OIL PAINTING: Still-Life, 1672
Like van Schrieck and Ruysch, Abraham Mignon also composed dioramic situations in the form of forest still-lifes. Set against a dark background without clear spatial delimitations, we can see pedestals and stone plinths building up from the ground. These are covered with an abundance of fruit and vegetables, with delicate stalks of grain winding themselves around pumpkins and corn cobs with blue and yellow kernels. Together with peaches, plums and grapes they combine to form an arrangement which has an affinity to de Heem's religious fruit still-lifes.
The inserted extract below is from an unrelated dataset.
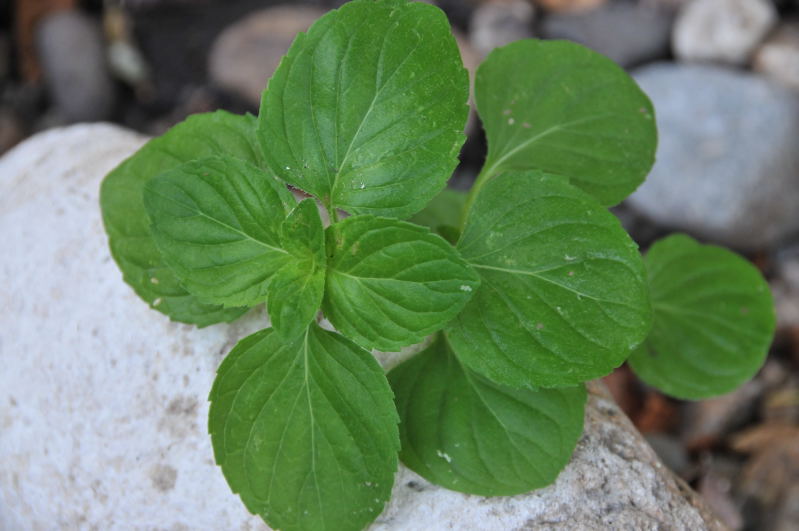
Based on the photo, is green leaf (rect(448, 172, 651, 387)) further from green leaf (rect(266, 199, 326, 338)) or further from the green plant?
green leaf (rect(266, 199, 326, 338))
This Still-Life painting by Mignon, too, includes an encoded Christian message. Because of its many seeds and its rapid growth, the pumpkin had been interpreted as a symbol of growing Christian faith since the early Middle Ages. Similar ideas were probably associated - as far as can be determined - with corn cobs and its many kernels, though corn is not mentioned in the Bible. Grapes and corns are well-known references to the Eucharist again. In Mignon's painting the artist arranged the fruit in such a way that it is framed vertically by branches growing upwards from the ground. These branches, which are probably intended to indicate an oak tree, are completely covered with moss and seem almost dried up, though some shoots can be identified which indicate the tree's ability to survive.